Extending Power BI Usage Metrics Beyond 30 Days Using Azure and Databricks

Abstract
Power BI is a powerful business intelligence platform widely used across enterprises for interactive reporting and data visualization. However, Power BI datasets are often limited by a default usage metrics retention window of just 30 days, restricting long-term monitoring and governance. This paper proposes a scalable and automated pipeline solution that extends the retention of Power BI usage metrics beyond 30 days. By leveraging Azure Databricks, ADLS, and Power BI REST APIs, we design an end-to-end historical metrics pipeline while improving refresh automation and data reliability.

1. Introduction
Power BI presents two notable challenges: dataset refresh limitations and a restricted 30-day retention for usage metrics. This paper addresses these by proposing an automated pipeline using Databricks, ADLS, and Power BI REST APIs to retain and visualize usage data over months or years, enabling better governance, adoption analysis, and optimization.

2. Related Work
Previous implementations have either focused on triggering refreshes or manually querying usage APIs. Our solution integrates usage tracking, historical storage, SCD Type 2 modeling, and automated refresh logic into a single, production-grade pipeline influenced by DataOps and enterprise data warehouse standards.

3. System Architecture
Key components of the system include:

Power BI REST API
Azure Data Factory (ADF)
Azure Key Vault
Azure Databricks
ADLS Gen2 (Delta Lake)
Power BI Service (for visualization)

4. Methodology

4.1 Azure Key Vault – Securing Sensitive Information
ClientID, ClientSecret, and WorkspaceID are securely stored in Azure Key Vault. ADF uses WebActivity to retrieve them dynamically, avoiding any hardcoded credentials.

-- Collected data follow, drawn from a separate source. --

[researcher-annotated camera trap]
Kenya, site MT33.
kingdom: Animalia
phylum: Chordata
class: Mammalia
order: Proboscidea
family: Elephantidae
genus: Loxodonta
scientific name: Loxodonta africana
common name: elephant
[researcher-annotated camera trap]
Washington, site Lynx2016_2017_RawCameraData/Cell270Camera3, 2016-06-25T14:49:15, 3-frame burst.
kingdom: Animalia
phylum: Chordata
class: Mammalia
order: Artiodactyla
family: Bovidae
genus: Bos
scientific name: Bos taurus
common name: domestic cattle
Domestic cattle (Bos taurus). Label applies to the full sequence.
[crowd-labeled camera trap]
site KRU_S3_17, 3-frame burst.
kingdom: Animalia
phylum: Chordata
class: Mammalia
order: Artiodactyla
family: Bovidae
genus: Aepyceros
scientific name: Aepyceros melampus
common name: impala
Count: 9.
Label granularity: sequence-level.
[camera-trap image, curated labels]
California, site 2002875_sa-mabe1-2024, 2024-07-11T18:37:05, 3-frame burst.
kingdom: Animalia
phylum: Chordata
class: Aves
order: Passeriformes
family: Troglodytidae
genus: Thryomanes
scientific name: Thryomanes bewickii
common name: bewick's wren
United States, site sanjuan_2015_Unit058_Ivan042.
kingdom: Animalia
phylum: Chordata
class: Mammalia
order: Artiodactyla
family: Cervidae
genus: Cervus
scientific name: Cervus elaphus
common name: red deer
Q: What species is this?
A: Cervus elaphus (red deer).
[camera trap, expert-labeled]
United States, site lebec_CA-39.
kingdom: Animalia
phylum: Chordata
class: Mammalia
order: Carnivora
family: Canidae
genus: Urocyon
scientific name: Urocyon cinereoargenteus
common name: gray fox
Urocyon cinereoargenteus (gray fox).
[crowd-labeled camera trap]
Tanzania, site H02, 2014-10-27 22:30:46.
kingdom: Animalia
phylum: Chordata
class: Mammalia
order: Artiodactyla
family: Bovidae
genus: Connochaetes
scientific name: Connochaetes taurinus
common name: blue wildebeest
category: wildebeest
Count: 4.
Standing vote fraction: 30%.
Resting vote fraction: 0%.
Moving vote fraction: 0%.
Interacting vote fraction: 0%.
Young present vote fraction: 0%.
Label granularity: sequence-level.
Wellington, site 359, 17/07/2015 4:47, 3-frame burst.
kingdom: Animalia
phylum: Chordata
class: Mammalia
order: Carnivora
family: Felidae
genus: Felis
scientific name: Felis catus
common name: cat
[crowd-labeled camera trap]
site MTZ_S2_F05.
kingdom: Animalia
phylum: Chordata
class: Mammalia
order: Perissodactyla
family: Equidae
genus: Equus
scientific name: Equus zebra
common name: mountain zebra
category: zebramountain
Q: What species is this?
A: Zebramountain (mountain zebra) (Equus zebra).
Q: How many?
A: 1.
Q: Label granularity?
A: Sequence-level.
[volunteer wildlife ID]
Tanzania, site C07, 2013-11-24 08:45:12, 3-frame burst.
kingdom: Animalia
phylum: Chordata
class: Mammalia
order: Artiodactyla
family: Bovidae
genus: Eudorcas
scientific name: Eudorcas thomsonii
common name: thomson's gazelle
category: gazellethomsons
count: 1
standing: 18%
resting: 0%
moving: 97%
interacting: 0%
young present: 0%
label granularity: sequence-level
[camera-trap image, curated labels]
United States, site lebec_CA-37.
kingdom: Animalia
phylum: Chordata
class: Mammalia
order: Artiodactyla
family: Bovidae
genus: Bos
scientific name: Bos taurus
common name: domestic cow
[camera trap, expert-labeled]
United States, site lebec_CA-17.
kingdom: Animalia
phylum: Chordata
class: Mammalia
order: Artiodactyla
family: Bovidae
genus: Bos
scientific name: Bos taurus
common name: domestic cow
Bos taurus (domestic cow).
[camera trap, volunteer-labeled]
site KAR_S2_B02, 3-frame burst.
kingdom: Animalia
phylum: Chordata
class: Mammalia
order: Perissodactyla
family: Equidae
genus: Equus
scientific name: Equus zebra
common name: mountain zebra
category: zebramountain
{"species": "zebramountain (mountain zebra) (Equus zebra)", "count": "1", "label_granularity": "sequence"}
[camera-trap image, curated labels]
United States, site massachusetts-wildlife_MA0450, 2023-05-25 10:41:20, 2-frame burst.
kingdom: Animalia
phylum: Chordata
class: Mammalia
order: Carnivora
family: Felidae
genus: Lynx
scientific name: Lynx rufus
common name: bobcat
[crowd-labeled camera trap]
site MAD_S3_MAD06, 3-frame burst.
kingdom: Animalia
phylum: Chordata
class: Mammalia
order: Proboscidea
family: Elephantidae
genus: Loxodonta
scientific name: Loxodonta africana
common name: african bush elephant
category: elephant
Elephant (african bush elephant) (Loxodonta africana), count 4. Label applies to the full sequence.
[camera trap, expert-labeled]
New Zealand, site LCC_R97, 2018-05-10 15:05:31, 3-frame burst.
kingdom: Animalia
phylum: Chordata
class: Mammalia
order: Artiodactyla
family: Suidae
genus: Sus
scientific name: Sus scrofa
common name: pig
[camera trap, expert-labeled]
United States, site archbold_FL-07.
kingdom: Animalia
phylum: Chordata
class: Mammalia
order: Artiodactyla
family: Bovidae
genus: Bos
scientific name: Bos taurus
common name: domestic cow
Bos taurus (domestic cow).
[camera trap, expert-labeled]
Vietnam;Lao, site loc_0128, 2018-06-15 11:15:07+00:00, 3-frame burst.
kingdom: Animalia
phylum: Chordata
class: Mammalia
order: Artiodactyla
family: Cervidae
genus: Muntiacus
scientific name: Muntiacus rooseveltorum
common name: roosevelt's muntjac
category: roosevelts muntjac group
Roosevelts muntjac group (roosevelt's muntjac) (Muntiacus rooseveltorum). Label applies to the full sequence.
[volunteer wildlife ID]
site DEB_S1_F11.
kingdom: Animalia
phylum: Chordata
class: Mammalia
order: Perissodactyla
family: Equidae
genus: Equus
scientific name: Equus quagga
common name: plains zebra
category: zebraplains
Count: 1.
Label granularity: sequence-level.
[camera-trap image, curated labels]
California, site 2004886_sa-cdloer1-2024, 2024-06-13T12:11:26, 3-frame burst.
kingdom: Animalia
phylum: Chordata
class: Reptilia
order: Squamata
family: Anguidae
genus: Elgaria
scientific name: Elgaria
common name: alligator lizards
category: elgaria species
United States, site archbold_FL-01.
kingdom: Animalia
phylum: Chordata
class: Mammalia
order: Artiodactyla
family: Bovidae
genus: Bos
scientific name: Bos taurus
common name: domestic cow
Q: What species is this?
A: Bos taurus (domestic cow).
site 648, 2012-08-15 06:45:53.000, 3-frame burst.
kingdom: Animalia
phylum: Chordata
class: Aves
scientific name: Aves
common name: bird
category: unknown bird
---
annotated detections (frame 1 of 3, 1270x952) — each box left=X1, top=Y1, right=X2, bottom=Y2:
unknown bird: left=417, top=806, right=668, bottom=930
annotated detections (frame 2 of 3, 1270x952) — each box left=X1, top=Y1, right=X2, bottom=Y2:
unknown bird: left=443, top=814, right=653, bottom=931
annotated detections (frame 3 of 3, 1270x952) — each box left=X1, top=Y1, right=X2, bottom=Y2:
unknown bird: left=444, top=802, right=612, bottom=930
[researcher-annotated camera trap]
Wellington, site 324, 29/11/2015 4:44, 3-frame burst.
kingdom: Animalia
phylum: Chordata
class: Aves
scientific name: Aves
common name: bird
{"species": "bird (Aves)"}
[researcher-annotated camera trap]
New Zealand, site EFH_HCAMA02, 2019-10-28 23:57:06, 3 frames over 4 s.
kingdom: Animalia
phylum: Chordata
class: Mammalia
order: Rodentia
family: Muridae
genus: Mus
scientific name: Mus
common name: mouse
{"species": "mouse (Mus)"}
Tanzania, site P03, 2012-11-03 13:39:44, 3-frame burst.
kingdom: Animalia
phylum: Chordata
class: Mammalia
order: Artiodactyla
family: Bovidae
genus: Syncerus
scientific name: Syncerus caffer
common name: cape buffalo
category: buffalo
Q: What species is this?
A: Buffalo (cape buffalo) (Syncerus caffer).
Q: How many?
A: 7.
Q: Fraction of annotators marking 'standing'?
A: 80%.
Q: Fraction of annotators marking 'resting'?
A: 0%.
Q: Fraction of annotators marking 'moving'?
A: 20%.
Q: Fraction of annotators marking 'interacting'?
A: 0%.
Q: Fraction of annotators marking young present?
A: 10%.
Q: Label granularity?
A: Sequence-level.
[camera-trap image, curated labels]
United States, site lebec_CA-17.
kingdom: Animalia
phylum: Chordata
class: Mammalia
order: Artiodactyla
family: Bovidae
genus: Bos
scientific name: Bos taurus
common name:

4.2 Azure Data Factory – Orchestration Engine
ADF executes a three-step orchestration:

Step 1: Fetch credentials from Key Vault
Step 2: Acquire Bearer Token via Azure AD
Step 3: Pass parameters to Databricks Notebook for processing

4.3 Databricks – API Calls and Transformation
Databricks handles the data ingestion and transformation logic:

Uses token to call Power BI REST API for Usage Metrics
Parses JSON responses and converts them into Spark DataFrames
Applies SCD Type 2 logic to maintain a complete change history
Writes the transformed results to a Delta table in ADLS

4.4 Delta Lake – Scalable Historical Storage
The Delta Lake table serves as an append-only, versioned store for Power BI usage data. It enables analytics across any date range, eliminating the 30-day cap.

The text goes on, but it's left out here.